▶ **EXERCISE MATERIALS**:
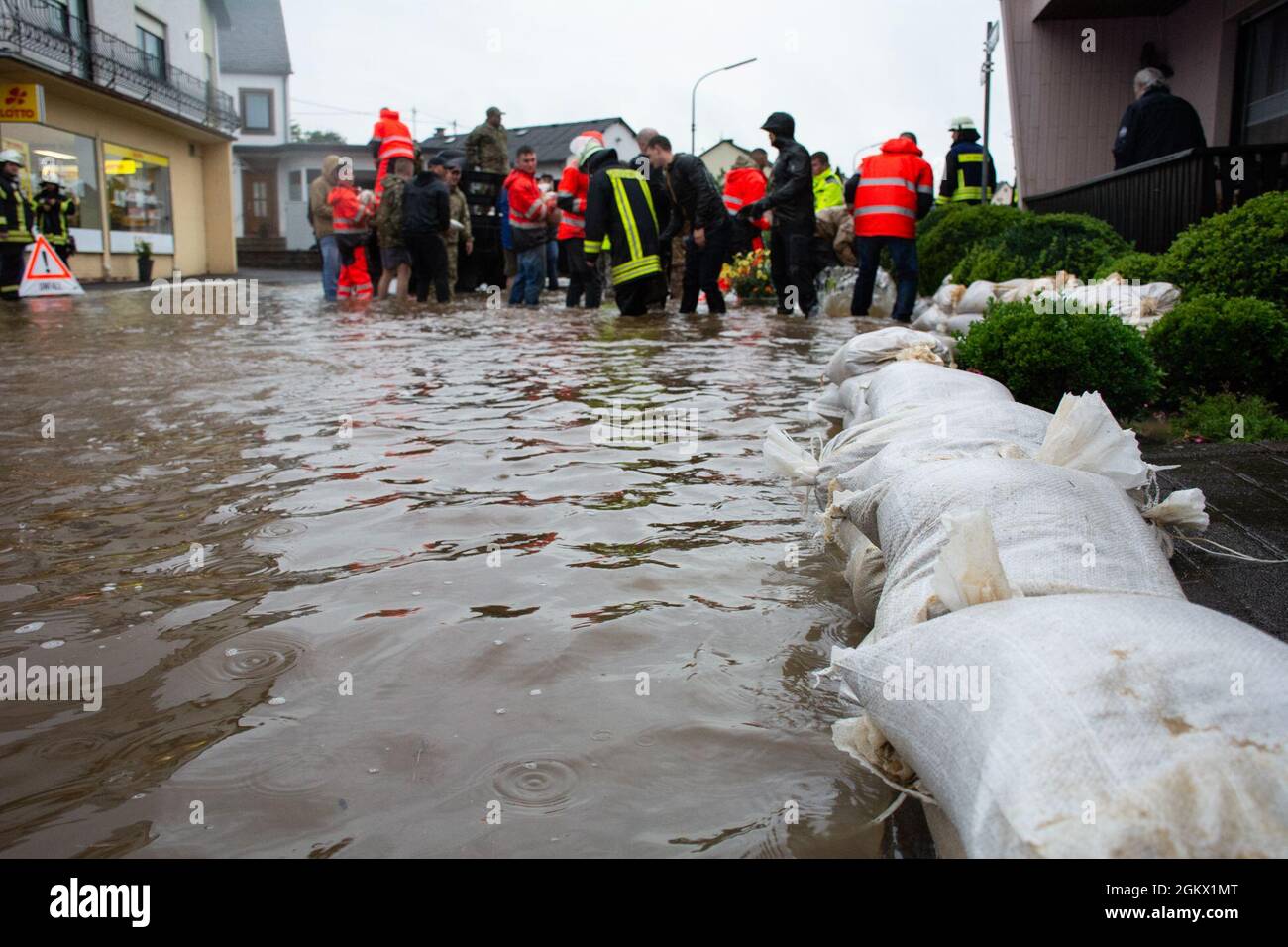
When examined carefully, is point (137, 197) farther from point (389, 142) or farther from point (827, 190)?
point (827, 190)

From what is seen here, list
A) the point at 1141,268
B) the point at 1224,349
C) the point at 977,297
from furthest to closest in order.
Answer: the point at 977,297 < the point at 1141,268 < the point at 1224,349

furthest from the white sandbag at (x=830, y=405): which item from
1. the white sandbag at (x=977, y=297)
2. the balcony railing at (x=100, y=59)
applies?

▶ **EXERCISE PROMPT**: Copy out every line of the material above, word for word, and leave the pictures out.

▶ **RESPONSE TO THE EXERCISE**:
When examined carefully, is point (137, 197) farther from point (389, 142) or farther from point (827, 190)?
point (827, 190)

From what is seen here, list
A) the point at 1141,268
B) the point at 1224,349
C) the point at 977,297
from furthest to closest in order.
Answer: the point at 977,297 < the point at 1141,268 < the point at 1224,349

furthest from the white sandbag at (x=830, y=405): which item from
1. the white sandbag at (x=977, y=297)
2. the balcony railing at (x=100, y=59)
applies?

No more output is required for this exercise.